Patrick Renaud
Chronique à temps perdu
On pourrait dire que la description précédente de ces deux événements est une description minimale des faits; le degré zéro de la factualité. Or cette dernière ne nous dit rien. Elle ne nous dit pas comment ces deux événements tiennent ensemble pour former un «récit» relaté par les médias». Elle ne commande aucun commentaire, aucun jugement, aucune prise de position.
Et pourtant, dans les jours et semaines qui ont suivi ces deux événements, récits, commentaires, jugements et prises de position il y a eu. Les médias se sont emparés de l’affaire, ont donné la parole à l’étudiant en question, à la présidente, à des avocats, à des représentants d’associations étudiantes et de groupes politiques. Chaque article publié était accompagné de son lot de commentaires. Chacun avait son mot à dire.
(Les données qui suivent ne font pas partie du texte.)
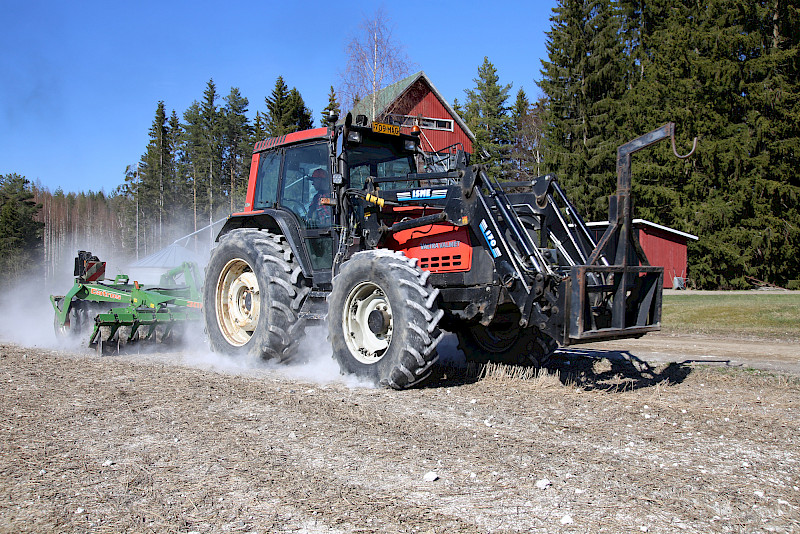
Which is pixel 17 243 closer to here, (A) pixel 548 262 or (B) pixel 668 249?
(B) pixel 668 249

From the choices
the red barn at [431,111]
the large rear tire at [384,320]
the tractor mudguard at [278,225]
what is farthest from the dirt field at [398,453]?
the red barn at [431,111]

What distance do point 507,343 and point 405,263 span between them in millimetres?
1977

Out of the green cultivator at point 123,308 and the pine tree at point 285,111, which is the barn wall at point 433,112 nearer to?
the pine tree at point 285,111

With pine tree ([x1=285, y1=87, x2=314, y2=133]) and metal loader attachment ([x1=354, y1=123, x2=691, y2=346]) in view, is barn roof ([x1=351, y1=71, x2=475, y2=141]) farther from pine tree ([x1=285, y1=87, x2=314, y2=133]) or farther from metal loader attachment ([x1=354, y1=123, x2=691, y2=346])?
metal loader attachment ([x1=354, y1=123, x2=691, y2=346])

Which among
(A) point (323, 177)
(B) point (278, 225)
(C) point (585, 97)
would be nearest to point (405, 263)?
(A) point (323, 177)

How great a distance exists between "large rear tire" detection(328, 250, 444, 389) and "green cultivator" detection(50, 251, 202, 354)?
11.8 ft

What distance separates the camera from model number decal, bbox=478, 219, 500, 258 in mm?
6211

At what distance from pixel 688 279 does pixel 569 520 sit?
104 ft

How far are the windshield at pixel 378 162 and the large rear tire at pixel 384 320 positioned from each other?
1433 millimetres

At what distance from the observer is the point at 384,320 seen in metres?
6.70

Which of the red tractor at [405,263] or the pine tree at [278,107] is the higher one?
the pine tree at [278,107]

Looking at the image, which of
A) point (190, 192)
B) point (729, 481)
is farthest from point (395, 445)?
point (190, 192)

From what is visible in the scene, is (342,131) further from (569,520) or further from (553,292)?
(569,520)

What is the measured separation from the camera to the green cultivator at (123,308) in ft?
30.7
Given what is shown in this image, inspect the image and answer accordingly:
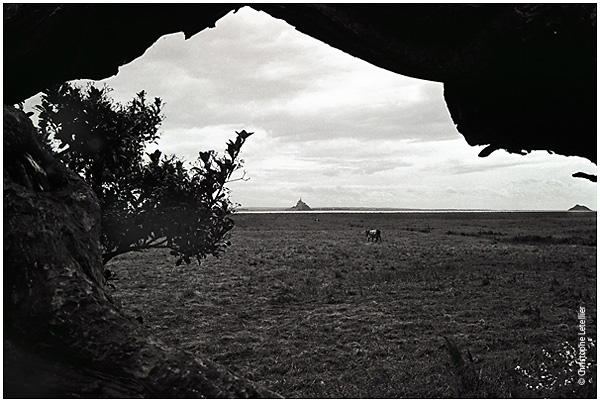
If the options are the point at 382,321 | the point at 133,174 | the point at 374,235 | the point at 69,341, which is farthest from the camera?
the point at 374,235

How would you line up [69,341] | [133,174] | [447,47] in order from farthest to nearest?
[133,174] → [447,47] → [69,341]

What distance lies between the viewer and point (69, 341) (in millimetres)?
3623

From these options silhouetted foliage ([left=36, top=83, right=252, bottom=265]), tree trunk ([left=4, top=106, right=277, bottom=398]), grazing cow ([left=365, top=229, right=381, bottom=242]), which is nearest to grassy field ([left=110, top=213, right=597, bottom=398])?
silhouetted foliage ([left=36, top=83, right=252, bottom=265])

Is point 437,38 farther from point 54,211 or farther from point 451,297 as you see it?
point 451,297

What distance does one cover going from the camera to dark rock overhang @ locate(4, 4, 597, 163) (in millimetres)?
4480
Ce qui est frappant est à quel point tous ces «mots à dire» s’éloignent de la description minimale des faits. Comme si, pour que l’événement puisse exister politiquement, pour qu’il puisse faire sens, il devait y avoir un écart nécessaire entre ce qui s’est passé et ce qu’on peut ou doit en dire.
L’évidence claire et vague
En effet, si on s’en tient au degré zéro de la factualité, on ne voit pas très bien le lien entre ces deux événements. Or, la décision de l’administration de restreindre le droit d’accès de Barter aux terrains de l’université implique un lien fort: la sanction est présentée comme la conséquence du geste posé par Barter lors de la conférence de presse du 2 décembre dernier.
Et la validité de ce lien de conséquence repose sur une «évidence»: que le geste posé par Barter était «une forme d’harcèlement et d’intimidation à l’endroit de Dr. Timmons». Sans cette «évidence», sans cette interprétation du geste de Barter, la mesure administrative est sans justification. Pas de châtiment sans crime, ni d’effet sans cause.
Vu donc l’importance centrale de cette «évidence», beaucoup des commentaires des internautes tournaient autour de cet événement et de ce qui s’y donnait à voir. Un internaute le dit clairement: «De ce que je peux voir aux nouvelles, ceci était clairement de l’harcèlement, pas une manifestation pacifique». Un autre commentateur est cependant plus nuancé: «J’ai regardé et c’est vague, mais on peut comprendre pourquoi ils pourraient interpréter cette action spécifique comme étant de l’harcèlement et de l’intimidation».
Les évidences renversées
Ainsi, comme le suggère cette oscillation entre le vague et le clair, cette évidence est loin d’en être une. C’est ce que fait d’emblée valoir Barter dans ses interventions médiatiques. En fait, il s’adonne à un véritable exercice de réduction interprétative de son geste, rapprochant ce dernier de la description minimale énoncée au début de cette chronique: «Je n’ai fait que me lever, je me suis tenu debout sans bouger et j’ai tenu une pancarte. Je n’ai pas empêché Dr. Timmons de parler.»
Alors que Dr. Timmons affirme qu’en se levant, qu’en se tenant debout sans bouger et qu’en tenant une pancarte, Barter l’a, par le fait même, harcelée et intimidée – ce serait là le sens réel de son geste -, Barter nous dit: je me suis levé, je me suis tenu debout et j’ai tenu une pancarte. Rien de plus. Le militant étudiant nous dit ainsi que la sanction administrative repose sur une interprétation qui s’écarte de l’évidence des simples faits.
Or cette réduction interprétative permet aussi à Barter de proposer sa propre «évidence» à la fois claire et vague, son propre écart interprétatif: que la sanction qui lui a été imposée est avant tout un geste politique, non pas administratif; que la sanction n’est pas seulement une sanction.
C’est ce qu’affirment différents groupes étudiants ou politiques qui ont défendu Barter: que la sanction était un geste «flagrant de censure» et une menace aux droits politiques des étudiants de s’exprimer et de manifester.
L’événement médiatique et politique doit ainsi se comprendre comme une querelle qui oppose deux manières de raconter ce qui s’est passé. Deux manières de faire voir ce qui s’est passé et qui s’élaborent ainsi à partir d’«évidences». Ces dernières ne sont pas cependant des simples faits, mais se construisent plutôt à partir d’un certain nombre d’écarts par rapport à ces simples faits: du silence à l’intimidation, de l’immobilité à la violence, et de la mesure administrative à la censure et à la dérive anti-démocratique.
Loin de nous emprisonner cependant dans un perspectivisme stérile où chacun serait enfermé dans le cadre privé de sa propre vérité, ce type de querelles, sur ce qui se donne à voir et ce qui relève ou non de l’évidence, est au fondement de cette forme de vie collective que nous appelons démocratie.